Ia juga menyambut baik tambahan pemasukan yang dibukukan dari perdagangan bursa karbon Indonesia. Kontribusi PGE dari pasar karbon domestik ini diperoleh dari diterbitkannya 864.209 Ton CO2eq karbon pada September 2023.
"PGE sudah berpengalaman mengelola proyek kredit karbon sejak 2011. Listrik yang dihasilkan dari panas bumi ini memiliki jejak emisi karbon 10 kali lebih rendah dibandingkan pembangkit listrik dari sumber daya tak terbarukan. Hal ini mencerminkan komitmen kami dalam mendukung upaya pemerintah dalam mencapai target net zero emission," kata Ahmad Yani.
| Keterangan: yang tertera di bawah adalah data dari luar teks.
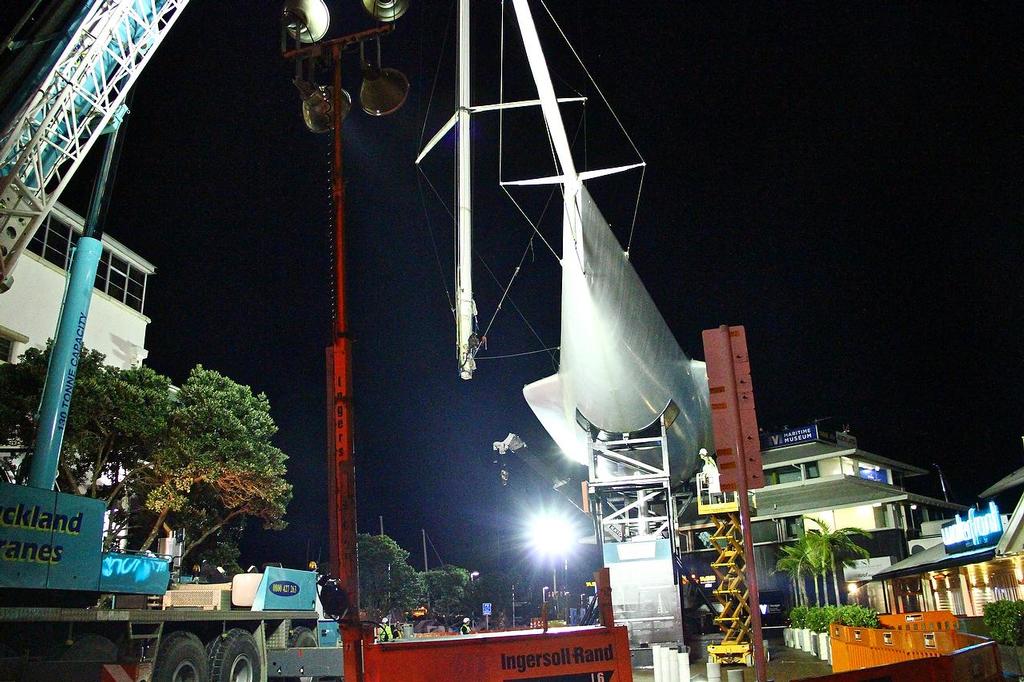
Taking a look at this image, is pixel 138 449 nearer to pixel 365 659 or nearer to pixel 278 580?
pixel 278 580

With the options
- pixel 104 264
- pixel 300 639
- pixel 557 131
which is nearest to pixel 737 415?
pixel 300 639

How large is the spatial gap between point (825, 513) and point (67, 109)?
48.7m

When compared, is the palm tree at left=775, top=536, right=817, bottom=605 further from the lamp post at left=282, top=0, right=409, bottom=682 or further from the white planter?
the lamp post at left=282, top=0, right=409, bottom=682

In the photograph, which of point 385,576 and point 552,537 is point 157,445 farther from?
point 385,576

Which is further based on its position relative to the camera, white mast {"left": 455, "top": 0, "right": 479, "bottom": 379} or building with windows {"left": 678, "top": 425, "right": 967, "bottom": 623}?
building with windows {"left": 678, "top": 425, "right": 967, "bottom": 623}

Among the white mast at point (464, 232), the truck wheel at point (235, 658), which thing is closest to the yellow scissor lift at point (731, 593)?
the white mast at point (464, 232)

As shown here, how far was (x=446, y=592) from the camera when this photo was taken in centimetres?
7631

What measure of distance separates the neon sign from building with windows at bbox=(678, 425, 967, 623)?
11726 millimetres

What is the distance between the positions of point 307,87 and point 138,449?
19.6 meters

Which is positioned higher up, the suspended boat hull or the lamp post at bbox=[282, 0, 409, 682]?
the suspended boat hull

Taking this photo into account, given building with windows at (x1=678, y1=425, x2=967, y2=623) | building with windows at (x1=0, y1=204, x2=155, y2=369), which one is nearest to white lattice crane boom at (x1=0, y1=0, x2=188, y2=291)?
building with windows at (x1=0, y1=204, x2=155, y2=369)

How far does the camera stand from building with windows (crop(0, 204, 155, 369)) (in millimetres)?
27438

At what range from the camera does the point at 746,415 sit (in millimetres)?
5895

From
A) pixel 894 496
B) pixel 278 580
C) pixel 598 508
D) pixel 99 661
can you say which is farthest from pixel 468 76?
pixel 894 496
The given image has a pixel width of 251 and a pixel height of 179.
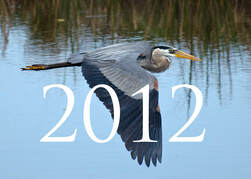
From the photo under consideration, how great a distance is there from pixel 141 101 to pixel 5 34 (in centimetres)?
405

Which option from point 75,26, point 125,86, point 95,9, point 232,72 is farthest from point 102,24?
point 125,86

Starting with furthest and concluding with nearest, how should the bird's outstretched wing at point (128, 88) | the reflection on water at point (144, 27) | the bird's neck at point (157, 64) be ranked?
the reflection on water at point (144, 27) → the bird's neck at point (157, 64) → the bird's outstretched wing at point (128, 88)

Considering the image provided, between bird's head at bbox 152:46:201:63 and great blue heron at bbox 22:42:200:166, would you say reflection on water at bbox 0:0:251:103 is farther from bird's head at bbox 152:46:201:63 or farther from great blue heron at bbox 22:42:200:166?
great blue heron at bbox 22:42:200:166

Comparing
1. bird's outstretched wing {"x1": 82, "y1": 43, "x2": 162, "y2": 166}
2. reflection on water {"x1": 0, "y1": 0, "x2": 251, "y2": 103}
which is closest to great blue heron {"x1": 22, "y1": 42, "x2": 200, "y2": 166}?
bird's outstretched wing {"x1": 82, "y1": 43, "x2": 162, "y2": 166}

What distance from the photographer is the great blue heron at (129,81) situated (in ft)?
13.4

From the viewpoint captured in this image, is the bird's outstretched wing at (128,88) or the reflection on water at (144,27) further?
the reflection on water at (144,27)

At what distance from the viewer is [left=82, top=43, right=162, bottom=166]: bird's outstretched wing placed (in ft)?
13.3

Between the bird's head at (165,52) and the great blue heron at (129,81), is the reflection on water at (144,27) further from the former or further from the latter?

Dia menjelaskan bahwa karbon kredit yang dihasilkan oleh PGE tersebut dihasilkan dari proyek Karaha (Unit 1), Ulubelu (Unit 3 dan 4), dan Lahendong (Unit 5 dan 6). "Untuk Lumut Balai (Unit 1 dan 2) saat ini masih dalam tahap verifikasi," tambahnya.
Sementara itu, untuk perdagangan di Bursa Karbon Indonesia, PGE melibatkan proyek Lahendong (Unit 5 dan 6), yang merupakan hasil kerja sama dengan PT Pertamina Power Indonesia (PPI) sejak April 2023.
Secara teknis, penjualan karbon Pertamina Group ini dilakukan oleh PPI yang merupakan subholding Power & New Renewable Energy (PNRE). Sementara, PGE hanya berperan dalam menyediakan pasokan karbon yang dibutuhkan investor di Bursa Karbon Indonesia.
"Ke depannya, PGE akan tetap berfokus untuk memperkuat posisinya di sektor energi baru dan terbarukan (EBT), khususnya panas bumi guna menyediakan akses ke energi bersih yang andal dan terjangkau," ujarnya.